On a glorious summer’s day, it was the only cloud on view.

But that was always what Serpentine Gallery directors Julia Peyton-Jones and Hans Ulrich Obrist promised.

The low-lying “cloud” is this summer’s pavilion at the Kensington Gardens gallery where every year since the year 2000 a different architect has been commissioned for the project.

Tokyo-based Sou Fujimoto, who at 41 is the youngest to accept the challenge, unveiled a light and airy design inspired in part by what he sees as a very Japanese affinity with nature. The structure is made from hundreds of 20mm-wide steel poles, creating a grid-like a digital matrix.

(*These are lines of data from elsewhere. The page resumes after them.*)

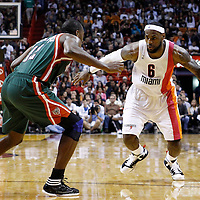 22 January 2012: Miami Heat small forward LeBron James (6) drives past Milwaukee Bucks small forward Luc Richard Mbah a Moute (12) during the Milwaukee Bucks 91-82 victory over the Miami Heat at the AmericanAirlines Arena, Miami, Florida, USA.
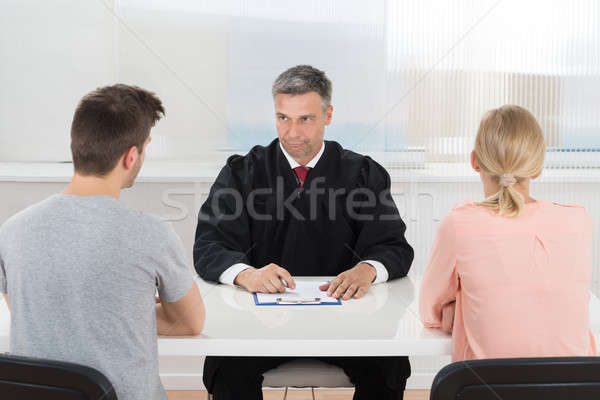 Male Judge Sitting In Front Of Couple Stock photo © AndreyPopov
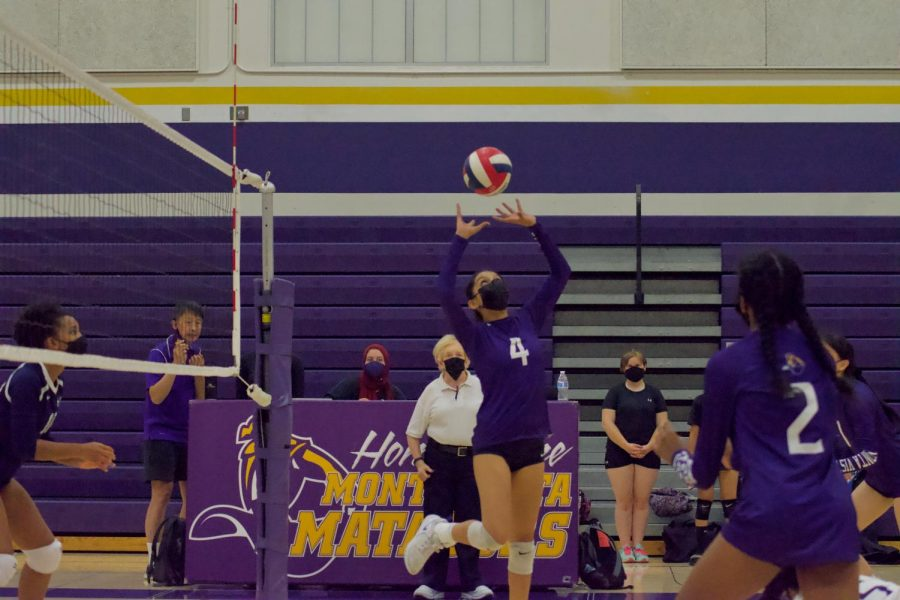 Shanware sets the ball in the last play of the final set. MVHS would win, with the final score 15-13. Photo by Lance Tong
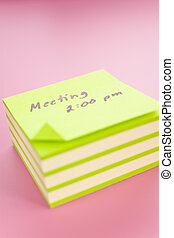 Sticky notes - Pile of sticky notes with meeting reminder...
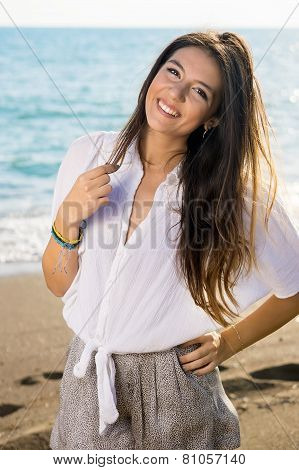 Pretty Long Hair Woman Posing At The Beach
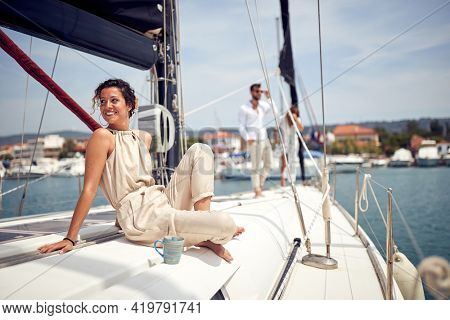 A young beautiful girl is enjoying the sun while spending a wonderful time on a yacht with friends on a beautiful summer day on the seaside. Summer, sea, vacation, friendship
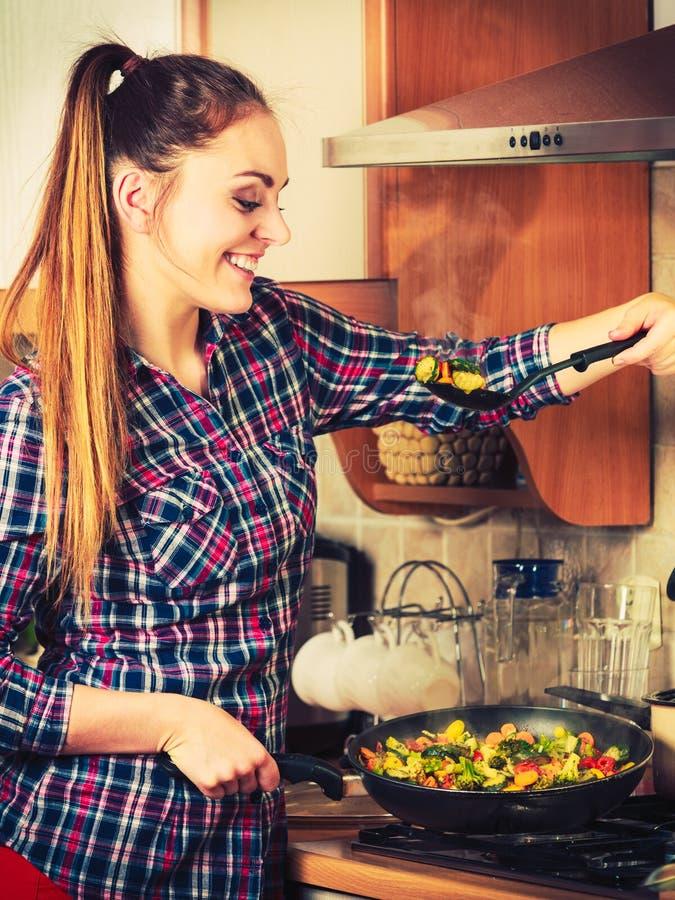 Donna che frigge le verdure congelate Frittura di scalpore fotografie stock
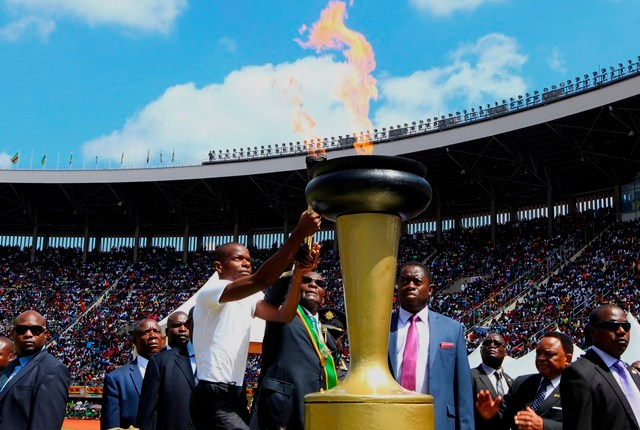 Zimbabwean President Robert Mugabe is assisted to light the anniversary flae
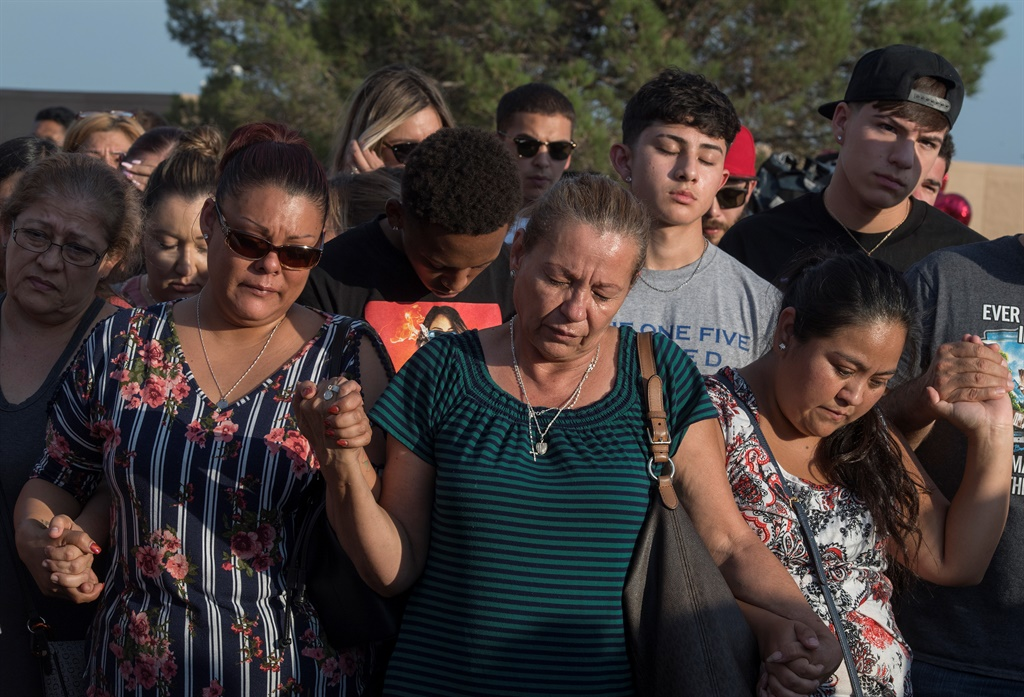 People pray at a makeshift memorial for victims of Walmart shooting that left a total of 22 people dead at the Cielo Vista Mall WalMart in El Paso, Texas. (Mark Ralston, AFP)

As in previous years, the pavilion will host a programme of events, including the annual fundraiser party, culminating in a marathon of talks on the closing weekend in October.

The gallery bosses see the pavilion design as an apt representation of one of the themes of this summer’s programme — the generation of artists born in or after 1989 and raised in the digital age.

Ms Peyton-Jones said Fujimoto’s structure was “a really remarkable thing” — even if it only truly resembles a cloud when seen from the main gallery roof. “It’s a kind of digital cloud, a very visible mass floating in the atmosphere,” she said. Fujimoto grinned as he surveyed his work. “It is really amazingly beautiful. And this morning the weather is amazing. We’re really lucky,” he said.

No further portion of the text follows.